Source extract ▸
Take a moment and ask yourself: why am I here? Is it duty? Habit? Did your husband/wife drag you off the couch? Did mom and dad demand that you come here tonight? Maybe you aren't sure why you're here. Well, you're here for the fellowship; for a time and place away from the secular world, for a chance to visit with God in prayer; to make a sacrifice of praise and thanksgiving; to hear the Word proclaimed and preached; to offer Christ on his altar. Like Bartimaeus, we are all here, waiting on a roadside for the Son of David to pass. We are blind, crippled, proud, cold-hearted, angry, anxious, lost in sin. But we’re here. We are the disciples on the road. And we are Bartimaeus, shouting to the Lord for his gifts! We are here to receive courage and strength and mercy. We are here because we heard the call, “Take courage; get up, Jesus is calling you.” And now we hear him say to Bartimaeus and to us, “What do you want me to do for you?” Stop right now and answer that question – in the silence of your heart and mind – answer the question: what do you want, what do you need Christ to do for you?

So, here we are. Standing in a crowd on the road that leads out of Jericho. Someone says that Jesus and a big group of his disciples are headed this way. We want to see this guy b/c we've heard about his miracles and his brawls with the Pharisees. Maybe he'll exorcise a demon or turn some water into wine! The shouting is getting louder and folks are starting to push into road. Somebody yells out, “It's Jesus of Nazareth!” Then Bartimaeus, the blind beggar who's always hanging around, jumps up and start wailing, “Jesus, son of David, have pity on me.” We try to shut him up b/c he's always ranting on about one thing or another. Jesus hears him and says to one of his guys, “Call him.” The disciple goes over to the crazy old coot and says, “Take courage; get up, Jesus is calling you.” Bartimaeus jumps up and runs over, and Jesus asks him, “What do you want me to do for you?” Maybe you're thinking: I wish he'd ask me that question! A sack of gold coins would be nice. A long vacation. A better-looking spouse. What does Bartimaeus say? “Master, I want to see.” Well, for a blind man, sight is a treasure. Jesus answers him, “Go your way; your faith has saved you.”

Extracted entries ▸
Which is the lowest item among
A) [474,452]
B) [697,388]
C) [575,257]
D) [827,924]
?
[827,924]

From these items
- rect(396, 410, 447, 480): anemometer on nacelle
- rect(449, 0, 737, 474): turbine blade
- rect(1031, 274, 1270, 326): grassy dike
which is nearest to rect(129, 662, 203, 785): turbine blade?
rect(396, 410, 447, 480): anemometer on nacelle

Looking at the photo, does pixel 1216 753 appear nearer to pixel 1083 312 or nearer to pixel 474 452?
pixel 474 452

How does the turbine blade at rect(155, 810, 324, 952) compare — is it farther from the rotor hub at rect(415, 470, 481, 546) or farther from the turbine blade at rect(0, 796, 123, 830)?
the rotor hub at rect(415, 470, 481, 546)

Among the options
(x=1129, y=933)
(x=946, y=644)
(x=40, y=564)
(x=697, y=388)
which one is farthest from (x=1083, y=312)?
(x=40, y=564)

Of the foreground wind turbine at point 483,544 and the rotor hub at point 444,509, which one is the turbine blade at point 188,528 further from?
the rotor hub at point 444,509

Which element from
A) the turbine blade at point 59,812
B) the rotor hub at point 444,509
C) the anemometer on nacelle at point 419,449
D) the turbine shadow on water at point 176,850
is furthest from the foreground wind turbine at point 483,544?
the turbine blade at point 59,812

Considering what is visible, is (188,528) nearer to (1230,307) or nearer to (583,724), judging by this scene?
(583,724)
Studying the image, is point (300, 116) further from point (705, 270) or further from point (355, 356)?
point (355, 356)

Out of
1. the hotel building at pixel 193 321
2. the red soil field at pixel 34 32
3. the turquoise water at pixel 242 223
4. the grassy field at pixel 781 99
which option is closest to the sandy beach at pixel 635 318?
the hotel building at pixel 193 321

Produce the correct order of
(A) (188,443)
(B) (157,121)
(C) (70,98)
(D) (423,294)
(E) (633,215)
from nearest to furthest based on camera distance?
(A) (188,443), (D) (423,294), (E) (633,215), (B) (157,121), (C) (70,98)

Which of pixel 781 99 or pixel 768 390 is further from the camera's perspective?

Try it ▸
Pick up the reflection on Bartimaeus and continue it from its final sentence.

Answer ▸
So, here we are. Sitting here in Our Lady of the Rosary Church. Two and many more are gathered together in Christ's name, and he is with us. He's here in the Blessed Sacrament. He's here in his priest and his people. And he asks us the same question he asks Bartimaeus: “What do you want me to do for you?” In the silence of your heart and mind: what do you say to him? Before you settle on your answer, let's pay a little more attention to what Jesus says in response to Bartimaeus' request. Bartimaeus wants his blindness healed. Jesus says to him, “Go your way; your faith has saved you.” Notice: he didn't say, “Your faith has healed you,” or “Your faith has restored your sight.” He says, “Your faith has saved you.” Bartimaeus receives more from Christ than his sight; he receives salvation, wholeness, a complete repair of his broken relationship with the Father. In that one declaration, Bartimaeus is made righteous before God and brought into the holy family as an adopted son, a brother to Christ, and heir to the Kingdom. He could not see what he was made to be in Christ, but he believed and called out to Jesus in faith. He receives God's freely offered gift of mercy to sinners. And now, he sees clearly and follows Christ along the Way.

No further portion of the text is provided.